Could you copy out each of the rows below word for word, leaving out the pictures?

###

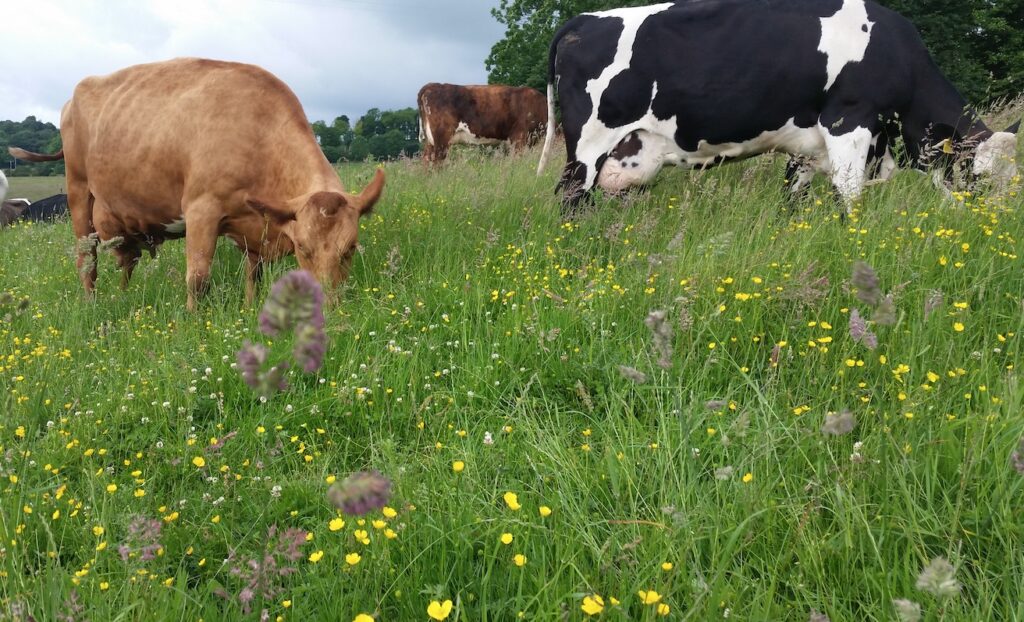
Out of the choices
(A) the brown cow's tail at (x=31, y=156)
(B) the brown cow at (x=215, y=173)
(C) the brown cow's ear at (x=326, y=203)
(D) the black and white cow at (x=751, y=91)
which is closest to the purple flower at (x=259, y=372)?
(B) the brown cow at (x=215, y=173)

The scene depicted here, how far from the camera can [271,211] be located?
14.5 ft

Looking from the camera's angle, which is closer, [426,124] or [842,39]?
[842,39]

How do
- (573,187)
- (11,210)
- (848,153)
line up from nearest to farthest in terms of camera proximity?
1. (848,153)
2. (573,187)
3. (11,210)

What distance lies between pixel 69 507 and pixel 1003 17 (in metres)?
28.0

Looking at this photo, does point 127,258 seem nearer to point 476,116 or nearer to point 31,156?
point 31,156

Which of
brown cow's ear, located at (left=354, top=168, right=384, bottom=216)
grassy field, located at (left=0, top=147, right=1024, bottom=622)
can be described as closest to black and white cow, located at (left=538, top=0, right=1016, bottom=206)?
grassy field, located at (left=0, top=147, right=1024, bottom=622)

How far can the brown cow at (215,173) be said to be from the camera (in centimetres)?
438

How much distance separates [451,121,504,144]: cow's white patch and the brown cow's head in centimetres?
1153

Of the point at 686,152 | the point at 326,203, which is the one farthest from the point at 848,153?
the point at 326,203

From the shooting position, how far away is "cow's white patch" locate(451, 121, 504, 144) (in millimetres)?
15453

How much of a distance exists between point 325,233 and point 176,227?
207 cm

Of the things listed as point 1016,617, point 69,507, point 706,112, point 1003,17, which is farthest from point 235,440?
point 1003,17

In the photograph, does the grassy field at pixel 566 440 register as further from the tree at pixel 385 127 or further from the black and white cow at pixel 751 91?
the tree at pixel 385 127

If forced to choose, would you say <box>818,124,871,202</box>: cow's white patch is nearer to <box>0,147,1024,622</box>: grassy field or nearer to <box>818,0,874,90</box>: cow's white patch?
<box>818,0,874,90</box>: cow's white patch
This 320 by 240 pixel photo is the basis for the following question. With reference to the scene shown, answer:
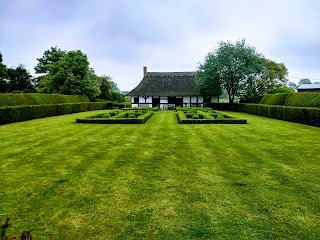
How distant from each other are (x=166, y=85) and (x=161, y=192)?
Answer: 4167 cm

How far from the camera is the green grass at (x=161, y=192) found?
11.4 ft

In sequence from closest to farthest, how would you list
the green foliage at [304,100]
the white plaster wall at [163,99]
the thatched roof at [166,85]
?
A: the green foliage at [304,100], the thatched roof at [166,85], the white plaster wall at [163,99]

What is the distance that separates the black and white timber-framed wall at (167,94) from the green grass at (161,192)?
35568 millimetres

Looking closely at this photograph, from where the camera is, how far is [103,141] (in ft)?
32.8

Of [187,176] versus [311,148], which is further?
[311,148]

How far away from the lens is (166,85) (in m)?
45.7

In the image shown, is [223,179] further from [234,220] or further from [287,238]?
[287,238]

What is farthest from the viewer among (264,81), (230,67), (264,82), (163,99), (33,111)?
(163,99)

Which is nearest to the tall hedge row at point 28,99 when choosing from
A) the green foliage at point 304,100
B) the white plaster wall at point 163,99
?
the white plaster wall at point 163,99

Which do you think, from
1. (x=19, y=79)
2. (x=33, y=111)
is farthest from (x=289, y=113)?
(x=19, y=79)

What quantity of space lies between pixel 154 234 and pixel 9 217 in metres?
2.25

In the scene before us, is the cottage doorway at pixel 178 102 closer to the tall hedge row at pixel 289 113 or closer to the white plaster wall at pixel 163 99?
the white plaster wall at pixel 163 99

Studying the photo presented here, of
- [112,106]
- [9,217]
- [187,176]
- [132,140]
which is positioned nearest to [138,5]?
[132,140]

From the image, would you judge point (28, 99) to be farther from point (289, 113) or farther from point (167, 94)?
point (167, 94)
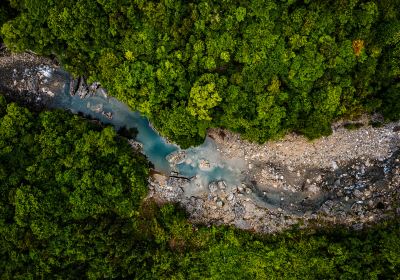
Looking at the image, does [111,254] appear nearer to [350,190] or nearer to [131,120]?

###

Exercise response:
Out of the choices
(A) the brown cow's tail at (x=31, y=156)
(B) the brown cow at (x=215, y=173)
(C) the brown cow's ear at (x=326, y=203)
(D) the black and white cow at (x=751, y=91)
which is closest to the purple flower at (x=259, y=372)?
(B) the brown cow at (x=215, y=173)

The scene depicted here, how far from the camera can [271,211] be located?
14.5 ft

Looking from the camera's angle, which is closer, [426,124] or [842,39]?
[842,39]

How do
- (573,187)
- (11,210)
- (848,153)
line up from nearest to farthest in terms of camera proximity?
1. (848,153)
2. (573,187)
3. (11,210)

What distance lies between pixel 69 507 and pixel 1003 17 (in metres)?
28.0

Looking at this photo, does point 127,258 seem nearer to point 476,116 or nearer to point 31,156?
point 31,156

Which of
brown cow's ear, located at (left=354, top=168, right=384, bottom=216)
grassy field, located at (left=0, top=147, right=1024, bottom=622)
can be described as closest to black and white cow, located at (left=538, top=0, right=1016, bottom=206)?
grassy field, located at (left=0, top=147, right=1024, bottom=622)

How far can the brown cow at (215,173) be said to be from the camera (in centimetres)?
438

How much distance separates [451,121,504,144]: cow's white patch and the brown cow's head in centimetres?
1153

Of the point at 686,152 | the point at 326,203, which is the one farthest from the point at 848,153?
the point at 326,203

From the shooting position, how far away is "cow's white patch" locate(451, 121, 504, 144) (in millimetres)?
15453

How much of a distance exists between point 325,233 and point 176,227?
207 cm

Of the things listed as point 1016,617, point 69,507, point 706,112, point 1003,17, which is farthest from point 235,440?
point 1003,17

In the photograph, does the grassy field at pixel 566 440 register as further from the tree at pixel 385 127 or further from the black and white cow at pixel 751 91?
the tree at pixel 385 127

If forced to choose, would you say <box>818,124,871,202</box>: cow's white patch is nearer to <box>0,147,1024,622</box>: grassy field or nearer to <box>818,0,874,90</box>: cow's white patch?
<box>818,0,874,90</box>: cow's white patch
This 320 by 240 pixel photo is the basis for the following question. With reference to the scene shown, answer:
How distant from each other are (x=166, y=85) and (x=161, y=192)?
Answer: 4167 cm

How far from the camera is the green grass at (x=161, y=192) found?
11.4 ft

In sequence from closest to farthest, how would you list
the green foliage at [304,100]
the white plaster wall at [163,99]
the thatched roof at [166,85]
?
A: the green foliage at [304,100], the thatched roof at [166,85], the white plaster wall at [163,99]

What is the distance that separates the black and white timber-framed wall at (167,94) from the green grass at (161,192)?
35568 millimetres

Looking closely at this photograph, from where the camera is, how far is [103,141] (in ft)?
32.8

Of [187,176] versus [311,148], which is further?
[311,148]

How far away from the lens is (166,85) (in m)?
45.7

In the image shown, is [223,179] further from [234,220] or further from [287,238]?
[287,238]

What is farthest from the viewer among (264,81), (230,67), (264,82), (163,99), (33,111)?
(163,99)

Which is nearest to the tall hedge row at point 28,99 when choosing from
A) the green foliage at point 304,100
B) the white plaster wall at point 163,99
?
the white plaster wall at point 163,99

Which do you think, from
1. (x=19, y=79)
2. (x=33, y=111)
is farthest from (x=289, y=113)?
(x=19, y=79)

What quantity of space lies between pixel 154 234 and pixel 9 217 in metres?
2.25

In the scene before us, is the cottage doorway at pixel 178 102 closer to the tall hedge row at pixel 289 113 or closer to the white plaster wall at pixel 163 99?
the white plaster wall at pixel 163 99

Studying the photo presented here, of
- [112,106]
- [9,217]
- [187,176]
- [132,140]
which is positioned nearest to [138,5]?
[132,140]

From the image, would you judge point (28, 99) to be farther from point (289, 113) or farther from point (167, 94)?
point (167, 94)
Looking at the image, does [111,254] appear nearer to [350,190] or nearer to [131,120]?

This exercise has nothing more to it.